Par Sullivan Le Postec • 5 février 2012
Les séries politiques sont rares sur les écrans. La politique, c’est une matière fantastique, mais qui n’est pas facile à apprivoiser par la fiction, pas facile à dramatiser. Le Danemark s’y essaie avec succès dans « Borgen »

Si je vous dis série politique, vous me répondez « The West Wing » / « A la Maison Blanche » le chef d’œuvre du genre est connu de tous (même si, en France, il n’a pas forcément été aussi vu que cela). Mais c’est aussi une série dans l’ombre de laquelle la fiction politique a du mal à exister. Difficile de trouver sa voie quand existe une référence aussi intimidante. Difficile, aussi, de mettre en scène une vision plus européenne de la politique, c’est-à-dire un peu plus psychologiquement nuancé.

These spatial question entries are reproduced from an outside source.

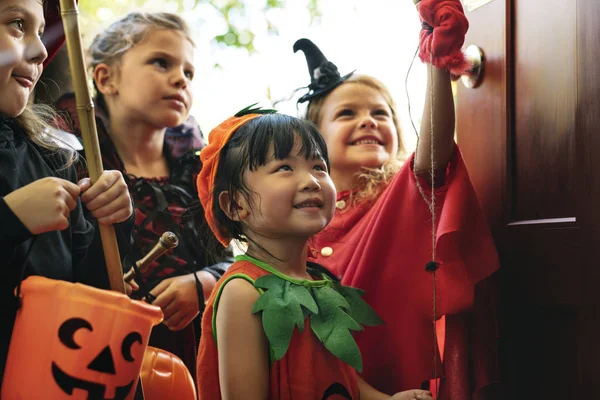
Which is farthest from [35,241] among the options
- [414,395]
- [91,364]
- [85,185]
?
[414,395]

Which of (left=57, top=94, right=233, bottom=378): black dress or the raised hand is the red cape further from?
the raised hand

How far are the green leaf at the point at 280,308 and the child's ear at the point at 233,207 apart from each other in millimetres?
127

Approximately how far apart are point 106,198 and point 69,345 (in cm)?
21

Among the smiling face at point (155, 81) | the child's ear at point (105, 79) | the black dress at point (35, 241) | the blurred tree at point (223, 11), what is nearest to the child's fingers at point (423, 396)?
the black dress at point (35, 241)

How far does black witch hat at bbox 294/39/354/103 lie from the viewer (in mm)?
1636

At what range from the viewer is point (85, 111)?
0.95m

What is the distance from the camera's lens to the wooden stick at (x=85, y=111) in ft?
3.03

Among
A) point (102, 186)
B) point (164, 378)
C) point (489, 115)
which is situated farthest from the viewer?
point (489, 115)

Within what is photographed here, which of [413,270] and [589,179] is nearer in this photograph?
[589,179]

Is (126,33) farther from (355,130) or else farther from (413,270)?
(413,270)

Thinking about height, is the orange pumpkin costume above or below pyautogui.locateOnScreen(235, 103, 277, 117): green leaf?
below

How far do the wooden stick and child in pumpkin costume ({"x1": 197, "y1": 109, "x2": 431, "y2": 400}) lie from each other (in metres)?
0.20

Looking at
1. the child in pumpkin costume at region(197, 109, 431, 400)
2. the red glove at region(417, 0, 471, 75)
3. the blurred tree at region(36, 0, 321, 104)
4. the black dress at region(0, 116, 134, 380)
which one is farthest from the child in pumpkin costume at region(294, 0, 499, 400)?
the blurred tree at region(36, 0, 321, 104)

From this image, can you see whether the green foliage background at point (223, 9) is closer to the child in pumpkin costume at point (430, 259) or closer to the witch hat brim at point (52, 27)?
the witch hat brim at point (52, 27)
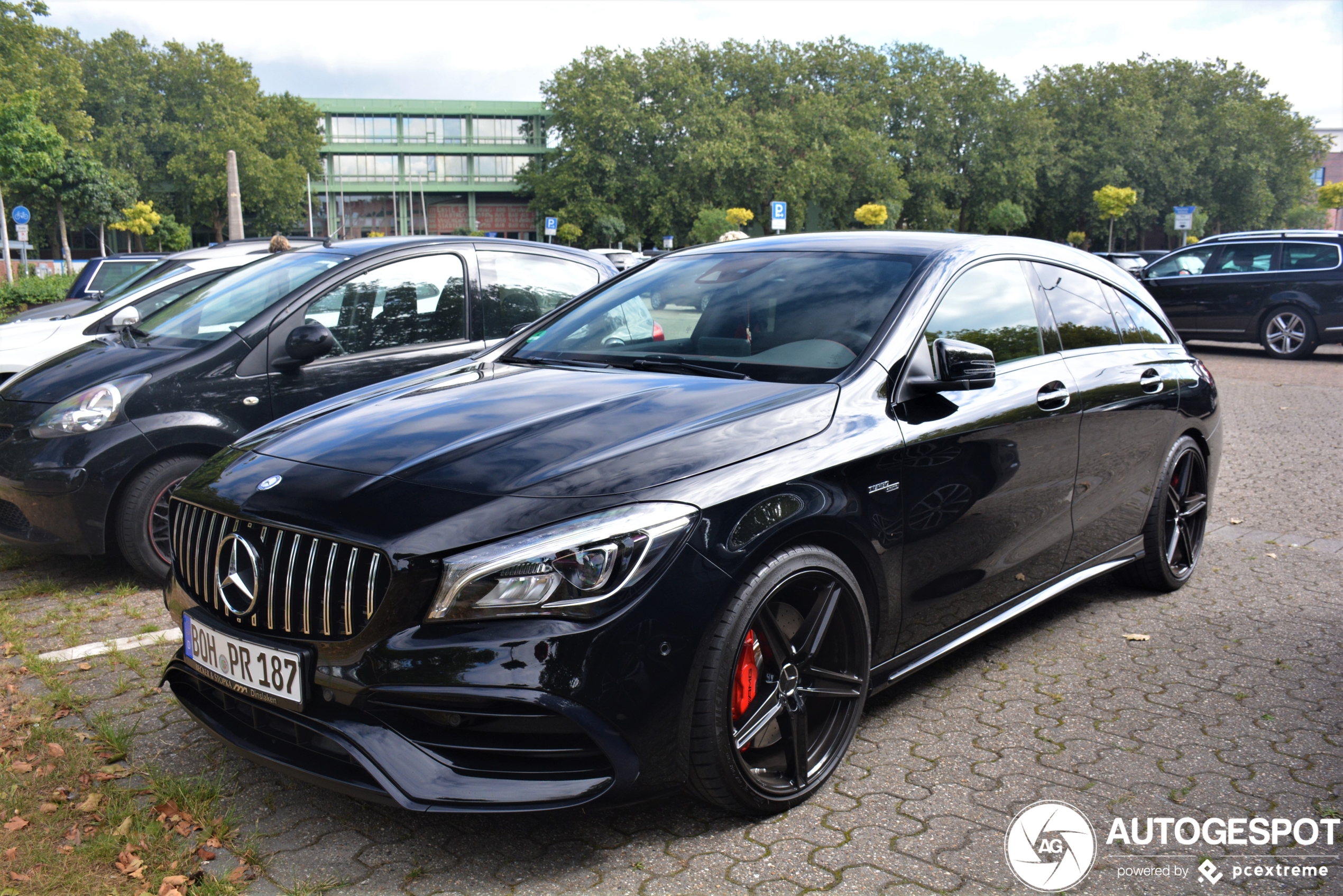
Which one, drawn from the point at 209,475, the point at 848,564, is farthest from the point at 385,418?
the point at 848,564

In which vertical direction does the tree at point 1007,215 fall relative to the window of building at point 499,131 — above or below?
below

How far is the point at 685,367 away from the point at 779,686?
3.83 ft

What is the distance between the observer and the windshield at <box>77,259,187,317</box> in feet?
33.6

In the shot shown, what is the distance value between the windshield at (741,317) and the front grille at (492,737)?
4.57 ft

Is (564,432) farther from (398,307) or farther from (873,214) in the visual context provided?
(873,214)

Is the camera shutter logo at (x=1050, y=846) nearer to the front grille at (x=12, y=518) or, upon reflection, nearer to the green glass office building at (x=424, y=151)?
the front grille at (x=12, y=518)

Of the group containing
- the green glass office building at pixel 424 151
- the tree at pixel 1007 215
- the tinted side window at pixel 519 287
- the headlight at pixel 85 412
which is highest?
the green glass office building at pixel 424 151

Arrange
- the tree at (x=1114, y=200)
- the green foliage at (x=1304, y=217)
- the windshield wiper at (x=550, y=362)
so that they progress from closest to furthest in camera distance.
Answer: the windshield wiper at (x=550, y=362) → the tree at (x=1114, y=200) → the green foliage at (x=1304, y=217)

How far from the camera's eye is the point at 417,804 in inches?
94.3

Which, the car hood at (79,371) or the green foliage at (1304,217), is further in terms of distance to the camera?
the green foliage at (1304,217)

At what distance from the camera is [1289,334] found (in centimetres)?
1703

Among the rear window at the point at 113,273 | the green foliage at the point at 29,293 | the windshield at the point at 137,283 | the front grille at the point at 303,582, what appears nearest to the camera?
the front grille at the point at 303,582

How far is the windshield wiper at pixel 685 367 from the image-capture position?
11.2 feet

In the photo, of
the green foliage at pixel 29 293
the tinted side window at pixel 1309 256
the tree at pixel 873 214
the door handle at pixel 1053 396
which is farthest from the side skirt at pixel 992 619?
the tree at pixel 873 214
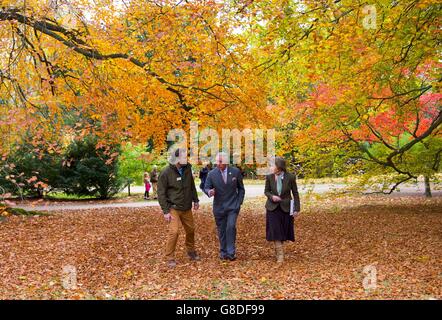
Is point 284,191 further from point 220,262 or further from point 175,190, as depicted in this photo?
point 175,190

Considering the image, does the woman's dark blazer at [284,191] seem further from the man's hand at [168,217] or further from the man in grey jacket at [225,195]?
the man's hand at [168,217]

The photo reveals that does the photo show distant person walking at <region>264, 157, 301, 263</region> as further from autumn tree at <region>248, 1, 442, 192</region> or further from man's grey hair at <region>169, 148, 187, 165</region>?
autumn tree at <region>248, 1, 442, 192</region>

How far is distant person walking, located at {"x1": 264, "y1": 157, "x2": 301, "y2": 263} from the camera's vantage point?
26.5 ft

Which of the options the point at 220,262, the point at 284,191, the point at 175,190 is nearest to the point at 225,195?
the point at 175,190

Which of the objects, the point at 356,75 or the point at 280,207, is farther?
the point at 356,75

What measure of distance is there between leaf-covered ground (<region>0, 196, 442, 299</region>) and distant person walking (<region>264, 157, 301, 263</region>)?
1.33 feet

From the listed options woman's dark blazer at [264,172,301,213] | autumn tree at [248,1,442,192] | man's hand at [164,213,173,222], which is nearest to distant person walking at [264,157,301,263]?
woman's dark blazer at [264,172,301,213]

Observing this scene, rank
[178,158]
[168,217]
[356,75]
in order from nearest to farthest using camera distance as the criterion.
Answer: [168,217] < [178,158] < [356,75]

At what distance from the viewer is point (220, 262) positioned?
320 inches

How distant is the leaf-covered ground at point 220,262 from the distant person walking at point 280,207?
0.40 meters

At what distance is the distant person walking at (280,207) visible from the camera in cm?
808

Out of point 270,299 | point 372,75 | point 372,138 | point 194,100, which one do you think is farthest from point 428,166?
point 270,299

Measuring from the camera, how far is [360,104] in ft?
37.9

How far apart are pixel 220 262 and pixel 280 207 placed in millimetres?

Alors des séries politiques, il y en a eu peu. Il y a les exemples anglais (de « Party Animals » à la satirique « The Thick of It »). Il y a eu quelques tentatives peu concluantes américaines (« Commander in Chief »). En France, il y a eu le hors-sujet « L’Etat de Grâce » mais surtout l’excellente « Reporters ». Aujourd’hui, le Danemark, qui nous avait déjà offert « The Killing » l’année dernière (un remake américain pour AMC a été produit) s’essaie au genre avec « Borgen », qui compte 20 épisodes pour ses deux premières saisons. Nous avons vu les deux premiers, et c’est effectivement une réussite. La série arrive sur Arte dès jeudi 8 février.

Une élection surprise

Nous sommes à trois jours des élections générales. Notre héroïne est Birgitte Nyborg, la leader du Parti Modéré, sorte de Modem local. Les élections Danoise se jouent au centre, et le Parti Modéré peut souvent faire le gagnant suivant les alliances. En effet, les différents partis élus au parlement forment ensuite une majorité via une coalition qui décide du Premier Ministre. Le Parti Modéré mène campagne au coté du Labour, l’opposition au Premier Ministre conservateur au pouvoir. Mais le leader du Labour fait soudain dans les médias une déclaration électoraliste et populiste, par crainte de voir trop de voies partir vers le Freedom Party, un parti populiste de droite xénophobe. Le premier ministrable du Labour se déclare ainsi pour l’enfermement des réfugiés politiques qui arrivent dans la pays, et pour qu’il leur soit interdit d’obtenir un travail au Danemark. Apprenant ces propos en pleine interview en direct, Birgitte Nyborg déclare que s’ils sont avérés, la coalition avec le Labour ne sera plus possible, au grand désespoir de son spin-doctor.
Dans le même temps, le Premier Ministre a des difficultés avec sa femme, qui passe son mal-être alors qu’elle l’accompagne à Londres en achetant pour 12000 dollars dans une boutique. Mais sa carte est refusée. Son mari arrive sur place, n’ayant sur lui que sa carte officielle avec laquelle il est donc obligé de régler l’achat. Il produit du même coût un reçu explosif, qui va faire irruption dans la campagne électorale.
Mais le peuple danois rejette autant le Premier Ministre sortant que le leader du Labour qui a dénoncé cet achat de manière extrêmement agressive lors du dernier débat télévisé. Le Parti Modéré se retrouve donc en tête, à la surprise générale. Mais Birgitte Nyborg, qui ne s’imaginait pas première ministrable trois jours avant les élections, va-t-elle réussir à former autour d’elle une coalition pour arriver au pouvoir ?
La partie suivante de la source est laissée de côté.